Durante os 30 dias de setembro, nenhum homicídio foi registrado em Gravataí. Considerando que também não foram confirmados assassinatos na primeira semana de outubro o município já completa mais de um mês sem crimes contra a vida. No dia 10 de outubro a cidade deve completar 60 dias sem os crimes contra a vida. O último foi registrado no dia 10 de agosto.
De acordo com o comandante do 17º Batalhão de Polícia Militar, major Daniel Araújo, um caso chegou a ser tratado como homicídio, mas foi descartado. “Na última reunião do RS Seguro, o delegado confirmou. Um corpo que tinha sido encontrado na ERS-030, tratava-se de atropelamento.
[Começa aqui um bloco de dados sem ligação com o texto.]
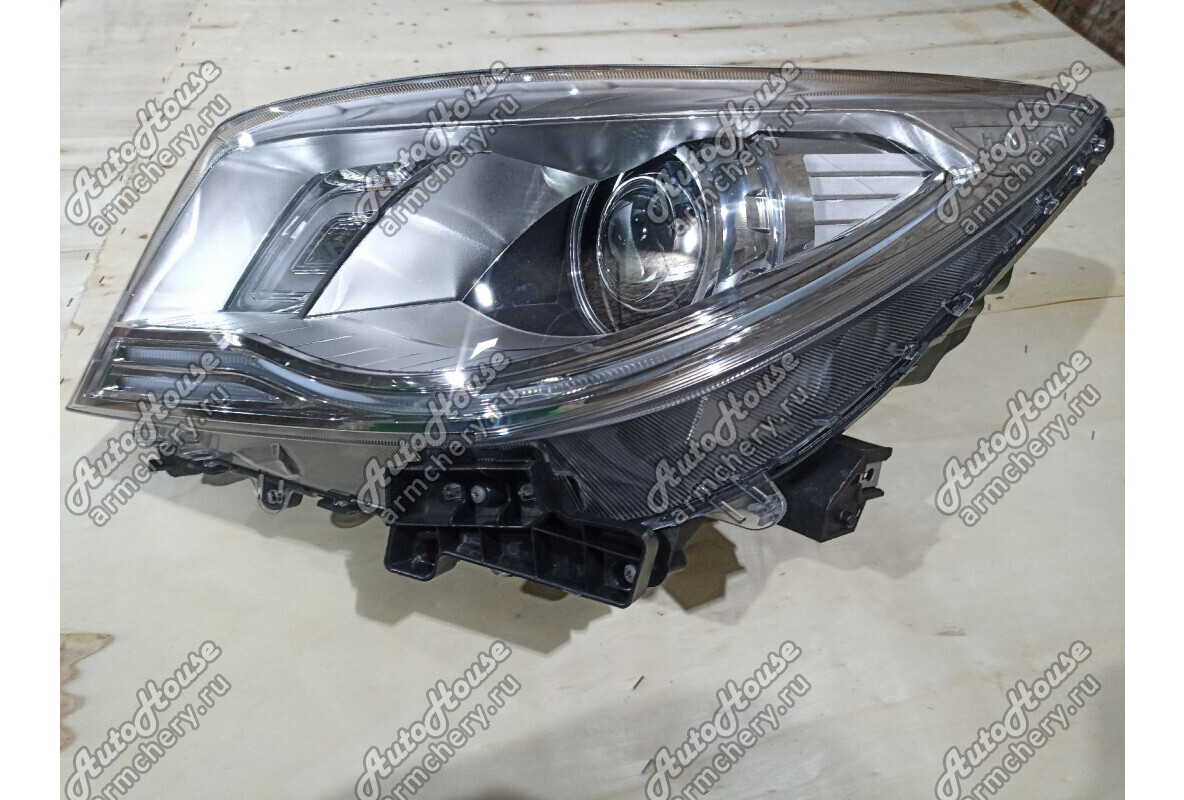 Фара левая Haval H9 (2015-2017) [2.0 16V 8AT внедорожник 4X4 Turbo дизель]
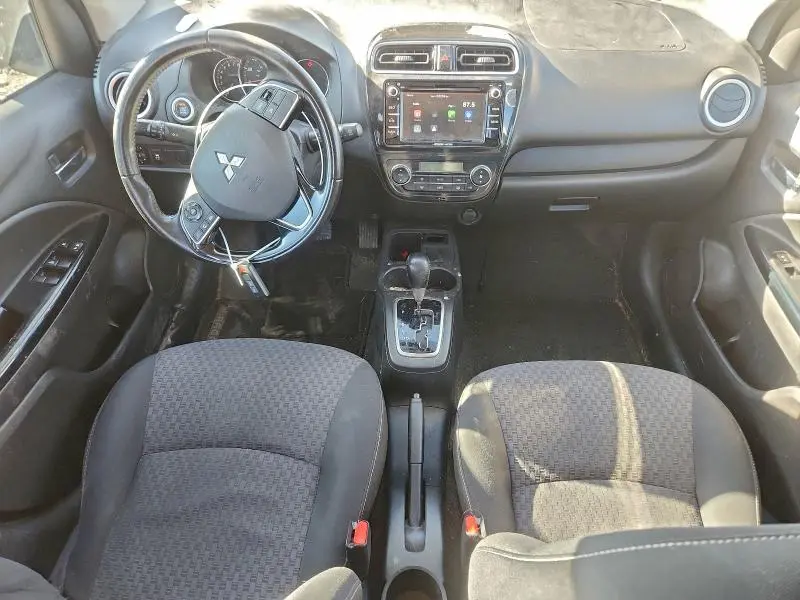 2017 MITSUBISHI MIRAGE SE  
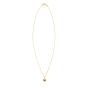 14K Ruby Heart Necklace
Em um primeiro momento, pensamos que pudesse ser homicídio”, revela.
O comandante do policiamento ostensivo da cidade ainda destaca a dificuldade para a prevenção deste tipo de crime. “É o mais difícil, normalmente é violento, premeditado”.
O caso no qual Araújo se refere é a morte de Osvaldo Melo Nunes, de 35 anos, ocorrida no dia 5 de setembro, na altura da parada 103. No entanto, a polícia descartou o crime por espancamento, e trata o caso como atropelamento.
Entendo a queda nos índices
“Temos que tomar medidas preliminares, como implementar pontos de presença policial, com a viatura, com policial, com o sistema luminoso, para que ele se torne visível, se torne um referencial”, comenta o major.
Segundo o comandante, o batalhão tem intensificado ações para as apreensões de armas, prisões de foragidos e localização de pontos de tráfico. A atuação de policiais militares em motos e bicicletas é outro ponto destacado pelo major, tanto na questão da mobilidade, quanto da visibilidade e presença da Brigada Militar nas ruas e praças. “A população sabe onde encontrar um policial. E se um criminoso sai de um bairro X e decide ir ao bairro Y para matar alguém, ele chega, percebe o policiamento e não pode realizar a ação”, analisa.
Araújo também comemora a redução de outros índices criminais. “As ações têm reflexos em diversos setores. Em agosto, nós zeramos os roubos a estabelecimentos comerciais. Em setembro tivemos um caso, mas conseguimos prender os autores, recuperamos os bens e devolvemos para os seus donos”, conta.